Saved entries
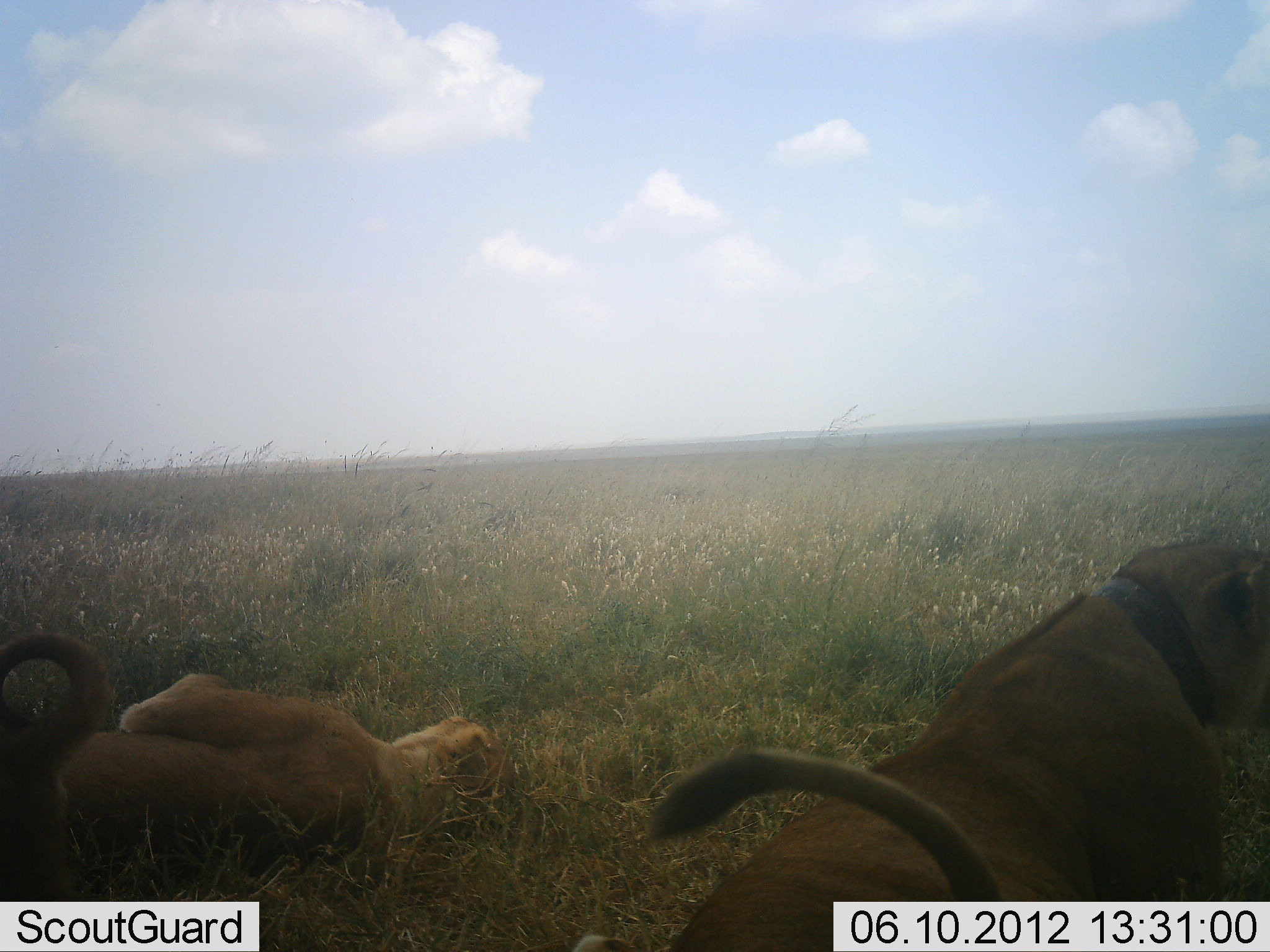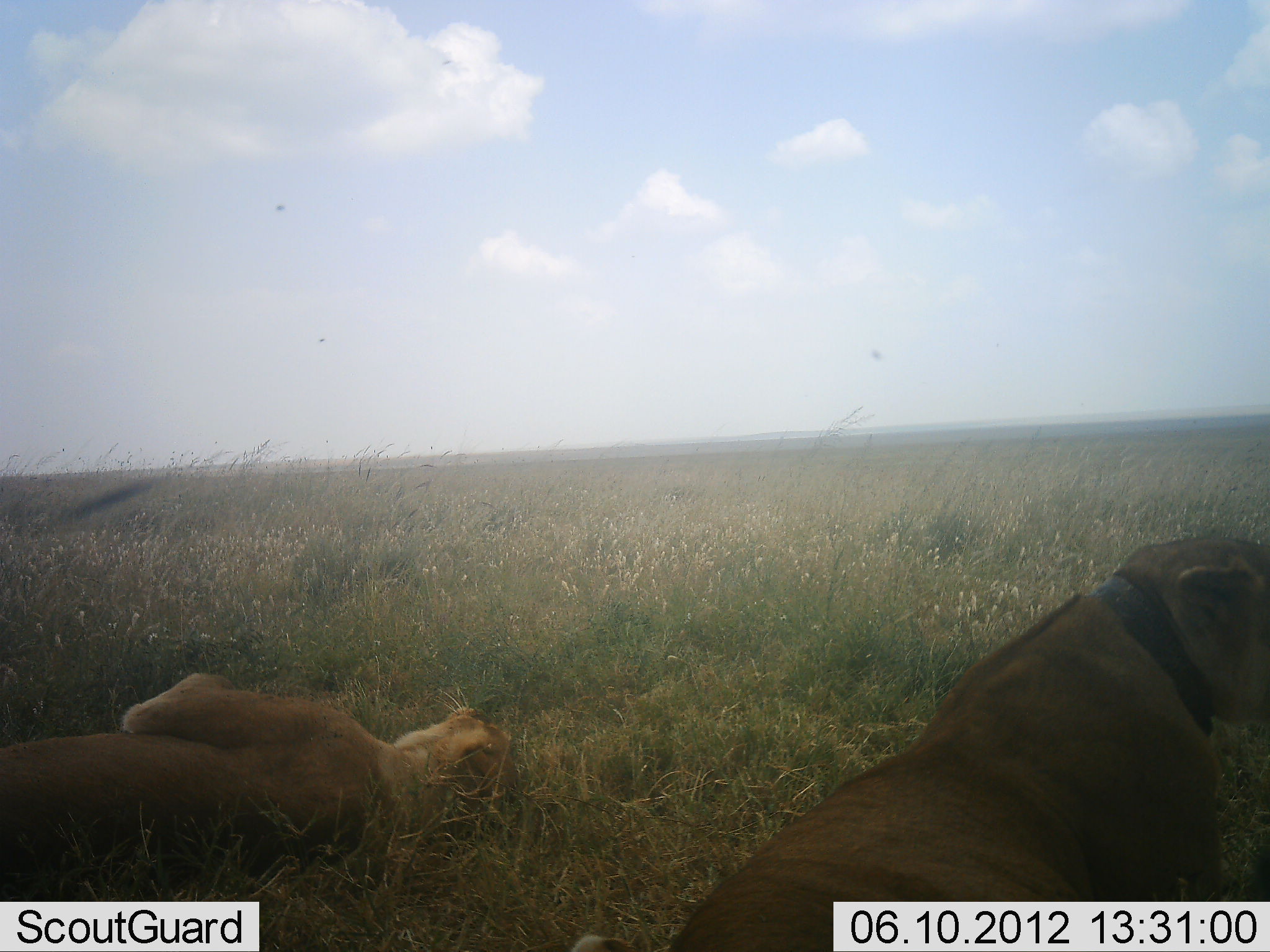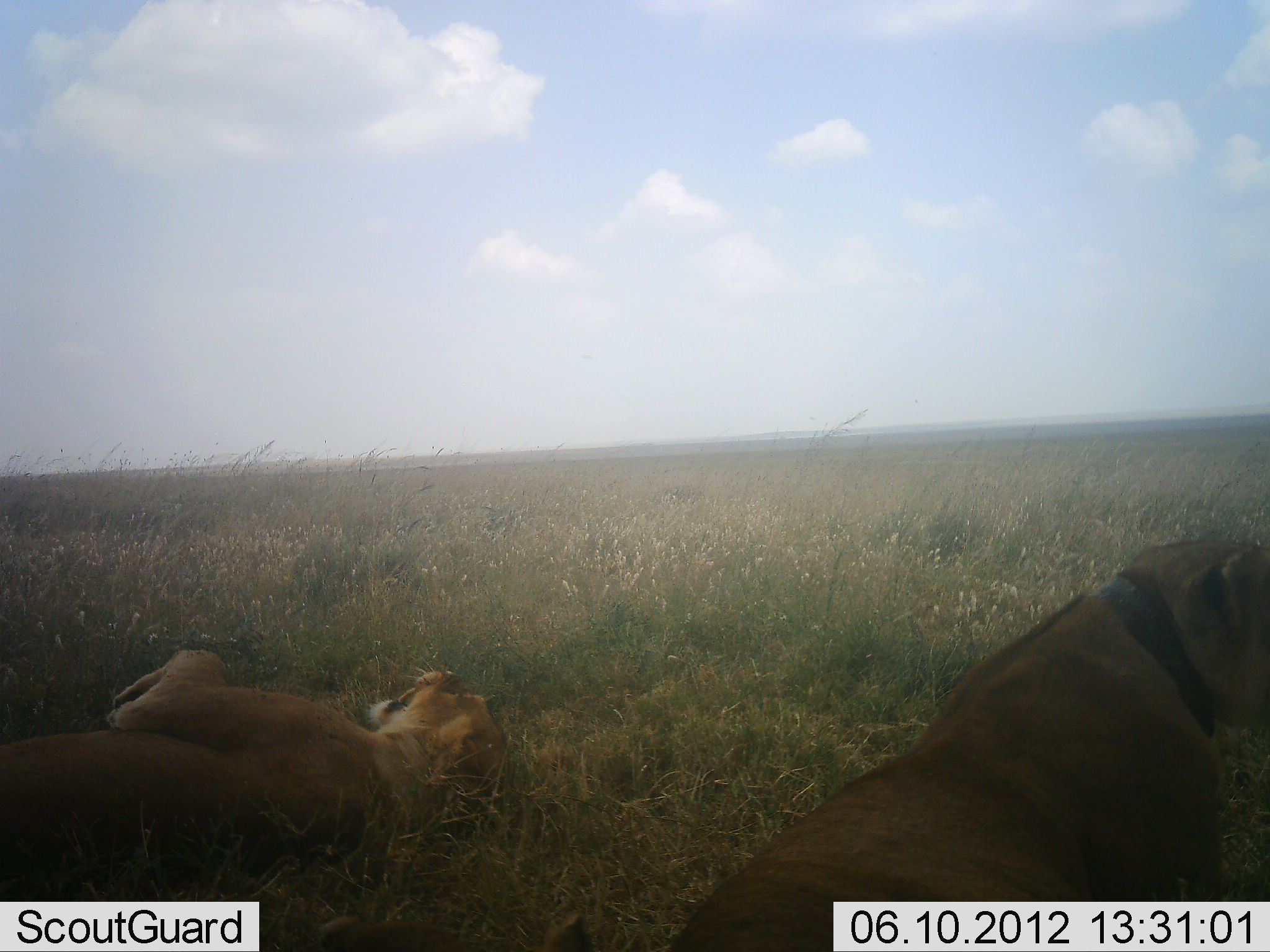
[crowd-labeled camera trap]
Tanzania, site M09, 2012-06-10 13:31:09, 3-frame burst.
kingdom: Animalia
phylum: Chordata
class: Mammalia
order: Carnivora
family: Felidae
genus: Panthera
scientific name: Panthera leo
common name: lion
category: lionfemale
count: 2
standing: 0%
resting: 100%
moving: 0%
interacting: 0%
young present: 0%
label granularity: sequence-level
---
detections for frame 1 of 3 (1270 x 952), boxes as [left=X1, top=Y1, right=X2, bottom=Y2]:
animal: [left=574, top=528, right=1268, bottom=952]; [left=2, top=623, right=516, bottom=926]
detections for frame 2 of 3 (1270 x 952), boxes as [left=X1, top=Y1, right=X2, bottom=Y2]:
animal: [left=564, top=526, right=1270, bottom=952]; [left=0, top=669, right=525, bottom=869]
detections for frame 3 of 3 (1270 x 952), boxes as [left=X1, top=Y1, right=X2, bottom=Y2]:
animal: [left=544, top=529, right=1270, bottom=952]; [left=3, top=642, right=513, bottom=879]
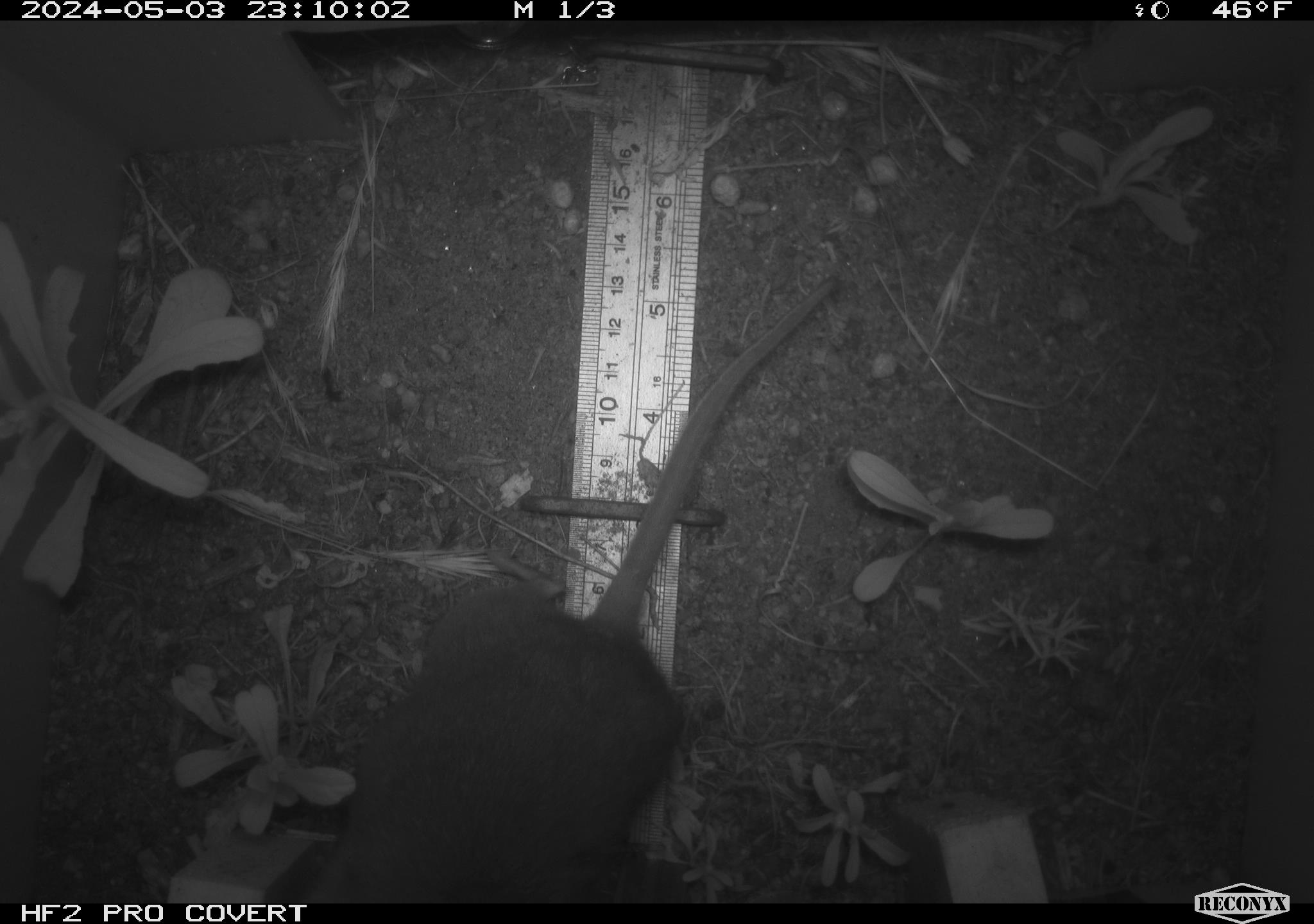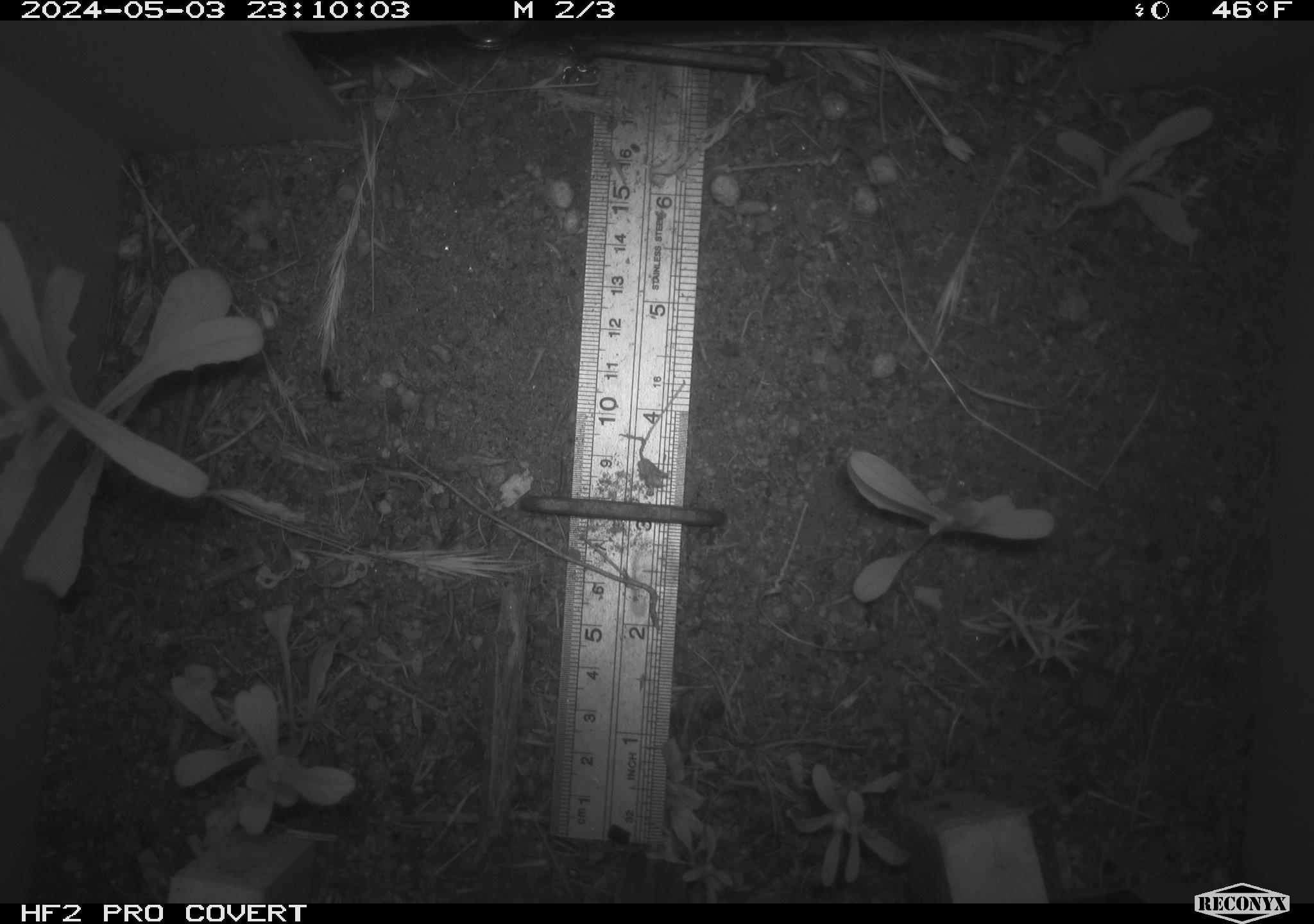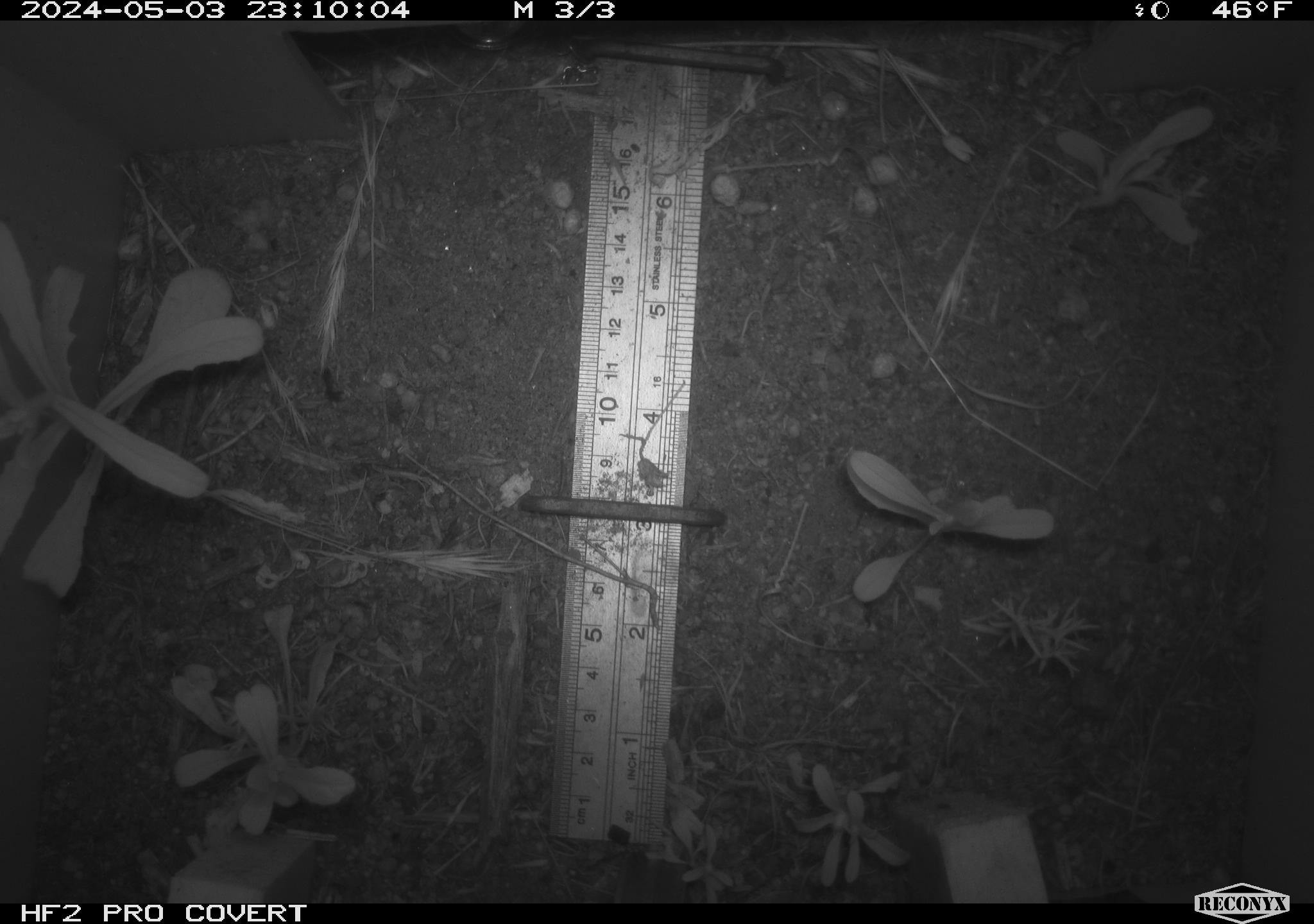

== Work task ==
Reproduce exactly, and only, the lines from the one containing "detections for frame 3" through the last line of the records above, both included, leaving out any pictures.

== Reply to the task ==
detections for frame 3 of 3 (1270 x 952), boxes as [left=X1, top=Y1, right=X2, bottom=Y2]:
animal: [left=544, top=529, right=1270, bottom=952]; [left=3, top=642, right=513, bottom=879]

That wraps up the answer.